Cash Flow Analysis and Other Factors

Replacement Projects


The possibility of replacement projects must be taken into account during the process of capital budgeting and subsequent project management. A replacement project is an undertaking in which the company eliminates a project at the end of its life and substitutes another investment. This replacement project can serve the purpose of replacing an expiring investment with a new, identical one or replacing an existing investment that is producing unfavorable results with one that management believes will perform better.

When analyzing a project and ultimately deciding whether it is a good investment decision, one focuses on the expected cash flows associated with the project. These cash flows form the basis for the project's value, usually after implementing a method of discounted cash flow analysis. Most projects have a finite useful life. Analysis can be undertaken to determine when the optimum point of replacement will be, as well as if replacement is a viable option in the first place. To accomplish this, one analyzes the cash flows of the current project and the expected cash flows from the replacement project.
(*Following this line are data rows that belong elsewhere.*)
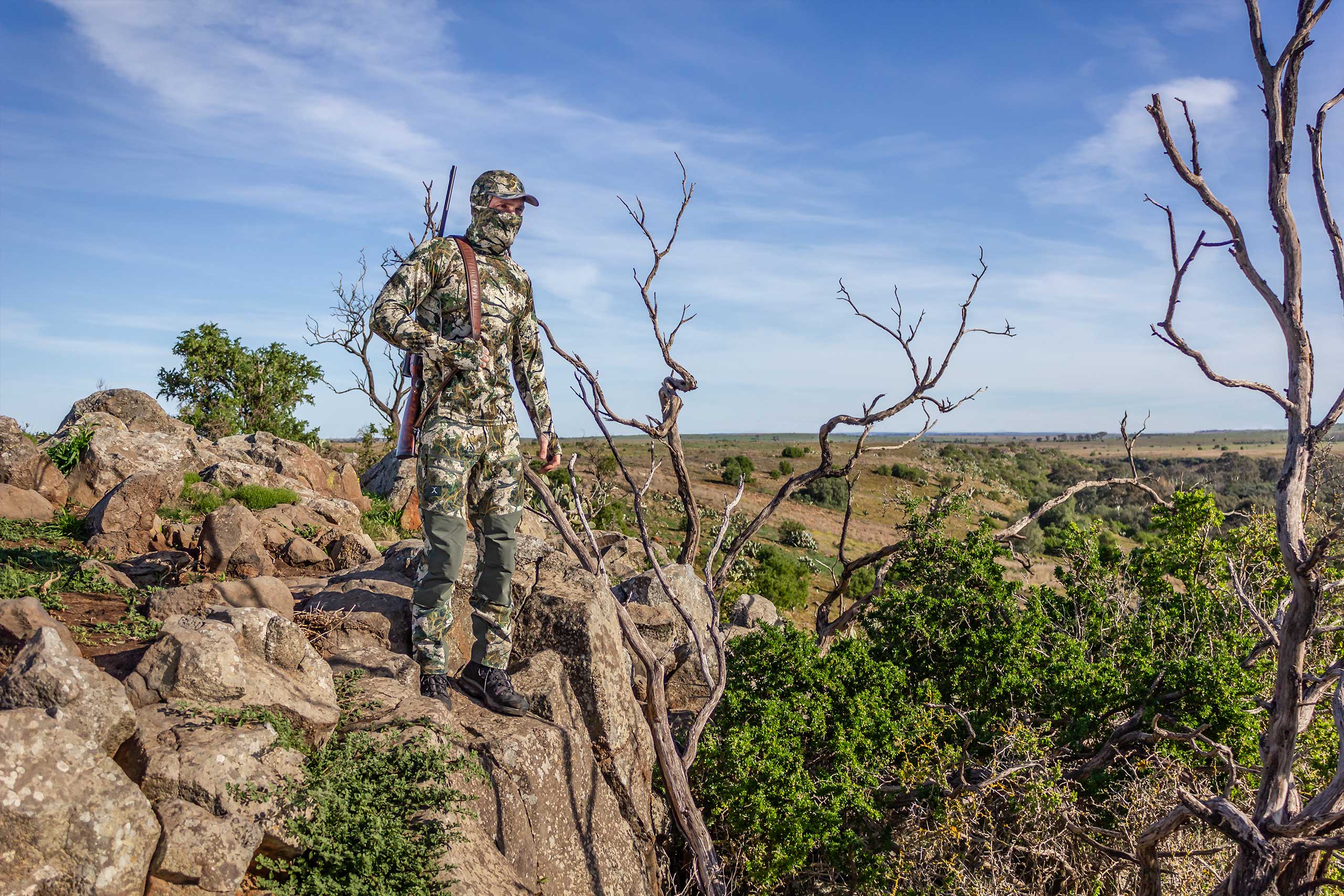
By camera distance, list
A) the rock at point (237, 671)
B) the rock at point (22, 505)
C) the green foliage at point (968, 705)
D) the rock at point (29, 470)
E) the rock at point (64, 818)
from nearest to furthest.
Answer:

A man in blue shirt installing a window. He is holding the window frame against the open window while standing inside a room.
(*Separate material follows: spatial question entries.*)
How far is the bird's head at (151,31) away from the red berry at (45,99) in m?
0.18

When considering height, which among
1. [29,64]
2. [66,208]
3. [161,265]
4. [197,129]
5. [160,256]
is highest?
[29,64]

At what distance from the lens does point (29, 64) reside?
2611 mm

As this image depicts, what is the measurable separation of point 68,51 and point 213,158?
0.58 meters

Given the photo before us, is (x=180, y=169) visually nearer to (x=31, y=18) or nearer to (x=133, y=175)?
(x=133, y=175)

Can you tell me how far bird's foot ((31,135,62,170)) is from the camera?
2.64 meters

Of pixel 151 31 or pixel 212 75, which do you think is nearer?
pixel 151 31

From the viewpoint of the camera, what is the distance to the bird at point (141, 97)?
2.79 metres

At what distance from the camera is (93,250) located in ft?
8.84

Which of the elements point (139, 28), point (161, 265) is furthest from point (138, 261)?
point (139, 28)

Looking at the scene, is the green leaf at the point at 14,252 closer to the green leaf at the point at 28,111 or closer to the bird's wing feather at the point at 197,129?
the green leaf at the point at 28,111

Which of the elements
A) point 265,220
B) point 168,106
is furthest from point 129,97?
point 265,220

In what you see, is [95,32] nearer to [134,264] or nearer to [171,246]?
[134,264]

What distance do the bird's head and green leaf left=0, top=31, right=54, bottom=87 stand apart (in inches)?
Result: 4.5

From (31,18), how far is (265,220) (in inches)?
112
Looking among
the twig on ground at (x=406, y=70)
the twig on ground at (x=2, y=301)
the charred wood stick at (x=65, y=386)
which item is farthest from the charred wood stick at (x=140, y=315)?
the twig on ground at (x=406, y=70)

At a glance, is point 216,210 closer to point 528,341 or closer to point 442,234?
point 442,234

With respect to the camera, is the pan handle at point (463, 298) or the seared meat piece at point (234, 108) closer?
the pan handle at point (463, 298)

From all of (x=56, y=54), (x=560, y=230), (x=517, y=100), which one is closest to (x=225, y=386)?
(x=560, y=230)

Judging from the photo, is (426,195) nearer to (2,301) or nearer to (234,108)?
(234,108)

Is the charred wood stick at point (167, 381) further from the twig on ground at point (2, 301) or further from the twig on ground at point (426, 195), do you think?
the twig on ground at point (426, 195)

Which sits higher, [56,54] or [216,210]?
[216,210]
Replacing a window sill vs. keeping the old one Replacement project analysis tells a company whether the costs of a replacement project provide a suitable return on investment.


Analysis

The net cash flows for a project take into account revenues and costs generated by the project, along with more indirect implications, such as sunk costs, opportunity costs, and depreciation costs related to the project. All of these considerations taken together allow management to consider the project's incremental cash flows, which are inflows and outflows the project produces over predictable periods of time. Discounted cash flow analysis should be undertaken for both the existing project and the potential replacement project. These analyses can then be used to compare the expected profitability of both projects; which will, in theory, lead management to make the right decision regarding the investments.

In general, there will be some sort of cash inflow from ending the old project – for example, from the terminal value realized upon the sale of existing equipment – and a subsequent cash outflow to begin the new project. The loss of expected future cash flows from the previous project, or opportunity cost, must also be considered. A general form that can be used to analyze these cash flows is:

Increase in Net Income + (Depreciation on New Investment - Depreciation on Old Investment)

Key Points

  • The cash flow analysis must take all cash flow components into account, such as opportunity costs and depreciation and maintenance expense.

  • The replacement project's cash flows are the additional inflows and outflows to be provided by the prospective replacement project.

  • The comparison between the replacement and the current project informs the decision whether to undertake the replacement and, if applicable, at what point replacement should occur.

Terms

  • Capital Budgeting – the budgeting process in which a company plans its capital expenditure (the spending on assets of long-term value).

  • Sunk Cost – a cost that has already been incurred and which cannot be recovered to any significant degree.

  • Opportunity Cost – the cost of an opportunity forgone (and the loss of the benefits that could be received from that opportunity); the most valuable forgone alternative.